Focusing on Australian climate futures, past and possible, this lecture considers the ideas and ideals that have animated settler understandings of the continent’s climes and how their legacies may shape tomorrow.
The lecture will be presented by Associate Professor Ruth Morgan, an environmental historian and historian of science.
Ruth is Director of the Centre for Environmental History at the Australian National University. She has published widely on the climate and water histories of Australia and the British Empire, with the support of the Australian Research Council and Alexander von Humboldt Foundation. She is the author of Running Out? Water in Western Australia (UWA Publishing, 2015) and is a Lead Author for Working Group II of the Intergovernmental Panel on Climate Change, contributing to the Sixth Assessment Report due in 2021.
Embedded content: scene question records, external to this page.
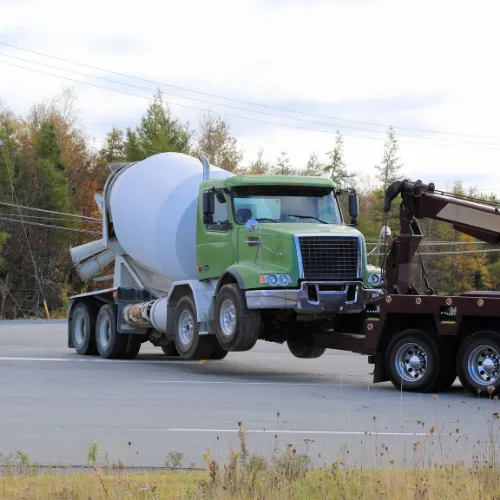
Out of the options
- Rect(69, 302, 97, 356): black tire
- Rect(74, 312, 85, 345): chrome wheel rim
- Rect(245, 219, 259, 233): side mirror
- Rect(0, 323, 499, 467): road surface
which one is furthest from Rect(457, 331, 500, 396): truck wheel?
Rect(74, 312, 85, 345): chrome wheel rim

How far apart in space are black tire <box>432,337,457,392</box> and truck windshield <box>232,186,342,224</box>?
4.04 m

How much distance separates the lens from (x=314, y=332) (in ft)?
A: 65.2

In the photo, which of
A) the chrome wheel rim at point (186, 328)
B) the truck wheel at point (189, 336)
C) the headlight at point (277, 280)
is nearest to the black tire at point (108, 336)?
the truck wheel at point (189, 336)

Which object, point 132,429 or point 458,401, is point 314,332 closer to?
point 458,401

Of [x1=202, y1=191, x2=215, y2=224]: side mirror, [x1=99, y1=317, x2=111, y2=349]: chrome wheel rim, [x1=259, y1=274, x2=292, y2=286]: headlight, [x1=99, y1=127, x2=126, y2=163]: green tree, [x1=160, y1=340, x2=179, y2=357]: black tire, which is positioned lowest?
[x1=160, y1=340, x2=179, y2=357]: black tire

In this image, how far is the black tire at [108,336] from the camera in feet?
79.8

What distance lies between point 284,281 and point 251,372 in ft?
9.88

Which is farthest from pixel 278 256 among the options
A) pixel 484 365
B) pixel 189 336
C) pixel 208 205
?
pixel 484 365

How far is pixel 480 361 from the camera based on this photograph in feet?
53.5

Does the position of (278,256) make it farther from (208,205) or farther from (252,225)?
(208,205)

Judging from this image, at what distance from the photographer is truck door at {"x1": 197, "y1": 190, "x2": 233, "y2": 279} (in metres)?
20.1

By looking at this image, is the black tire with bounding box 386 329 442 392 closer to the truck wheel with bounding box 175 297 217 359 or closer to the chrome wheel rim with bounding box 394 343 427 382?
the chrome wheel rim with bounding box 394 343 427 382

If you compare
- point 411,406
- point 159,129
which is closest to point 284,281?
point 411,406

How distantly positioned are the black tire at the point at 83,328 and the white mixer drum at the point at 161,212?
224 centimetres
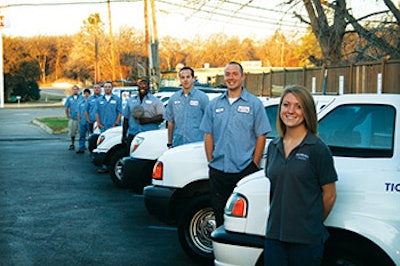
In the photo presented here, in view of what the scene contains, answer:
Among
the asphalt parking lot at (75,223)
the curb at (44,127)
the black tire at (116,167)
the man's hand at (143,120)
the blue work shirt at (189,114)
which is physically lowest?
the curb at (44,127)

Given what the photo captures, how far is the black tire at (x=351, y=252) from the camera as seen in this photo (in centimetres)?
425

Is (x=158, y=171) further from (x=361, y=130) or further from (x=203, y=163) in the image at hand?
(x=361, y=130)

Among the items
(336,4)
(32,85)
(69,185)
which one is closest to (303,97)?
(69,185)

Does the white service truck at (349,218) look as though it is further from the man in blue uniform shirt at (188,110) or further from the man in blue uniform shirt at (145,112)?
the man in blue uniform shirt at (145,112)

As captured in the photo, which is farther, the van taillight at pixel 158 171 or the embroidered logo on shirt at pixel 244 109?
the van taillight at pixel 158 171

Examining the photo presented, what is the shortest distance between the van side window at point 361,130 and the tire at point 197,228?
154 cm

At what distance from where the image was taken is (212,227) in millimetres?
6703

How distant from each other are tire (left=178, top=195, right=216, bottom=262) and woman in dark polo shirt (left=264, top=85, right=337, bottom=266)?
8.93 feet

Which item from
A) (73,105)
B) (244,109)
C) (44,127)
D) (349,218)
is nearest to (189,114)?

Ruth undertook her doctoral studies at the University of Western Australia, and was until recently based at Monash University in Melbourne. You can follow her on Twitter: @ruthamorgan
Listen to Ruth discussing her lecture topic with Michael Mackenzie on ABC Radio National's Life Matters program, 6 October 2020.
The lecture will be presented online from Canberra and Melbourne. The time zone is Australian Eastern Daylight Time. There will be opportunity to ask questions following the lecture.
Prior to the event, we will email participants a Zoom webinar link so that you can access the lecture.
The lecture will be recorded and published online. We will email you a YouTube link a few days after the lecture.